Enriquecendo as alegrias da reunião, Lísias deu-me a conhecer novos valores da sua cultura e sensibilidade. Dedilhando com maestria as cordas da cítara, fez-nos lembrar velhas canções e melodias da Terra.
Dia verdadeiramente maravilhoso! Sucediam-se júbilos espirituais, como se estivéssemos em pleno paraíso.
Quando me vi a sós com o bondoso enfermeiro do Auxílio, procurei transmitir-lhe minhas sublimes impressões.

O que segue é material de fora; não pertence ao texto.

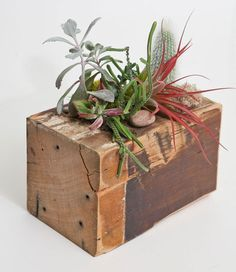 Reused wood beam turned into small succulents planter.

— Não tenha dúvida! — Disse, sorrindo, — quando nos reunimos àqueles a quem amamos, ocorre algo de confortador e construtivo em nosso íntimo. É o alimento do amor, André. Quando numerosas almas se congregam no círculo de tal ou qual atividade, seus pensamentos se entrelaçam, formando núcleos de força viva, através dos quais cada um recebe seu quinhão de alegria ou sofrimento, da vibração geral. É por essa razão que, no planeta, o problema do ambiente é sempre fator ponderável no caminho de cada homem. Cada criatura viverá daquilo que cultiva. Quem se oferece diariamente à tristeza, nela se movimentará; quem enaltece a enfermidade, sofrer-lhe-á o dano.

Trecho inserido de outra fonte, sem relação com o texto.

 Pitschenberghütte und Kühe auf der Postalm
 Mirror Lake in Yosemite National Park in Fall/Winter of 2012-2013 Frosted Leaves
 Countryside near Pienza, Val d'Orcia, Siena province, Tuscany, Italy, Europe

Observando-me a estranheza, concluiu:
— Não há muito mistério. É lei da vida, tanto nos esforços do bem, como nos movimentos do mal. Das reuniões de fraternidade, de esperança, de amor e de alegria, sairemos com a fraternidade, a esperança, o amor e a alegria de todos; mas, de toda assembleia de tendências inferiores, em que predominam o egoísmo, a vaidade ou o crime, sairemos envenenados com as vibrações destrutivas desses sentimentos.
— Tem razão! — Exclamei, comovido; — vejo nisso, igualmente, os princípios que regem a vida nos lares humanos. Quando há compreensão recíproca, vivemos na antecâmara da ventura celeste, e, se permanecemos em desentendimento e maldade, temos o inferno vivo.
Lísias teve uma expressão de bom humor, confirmando a sorrir.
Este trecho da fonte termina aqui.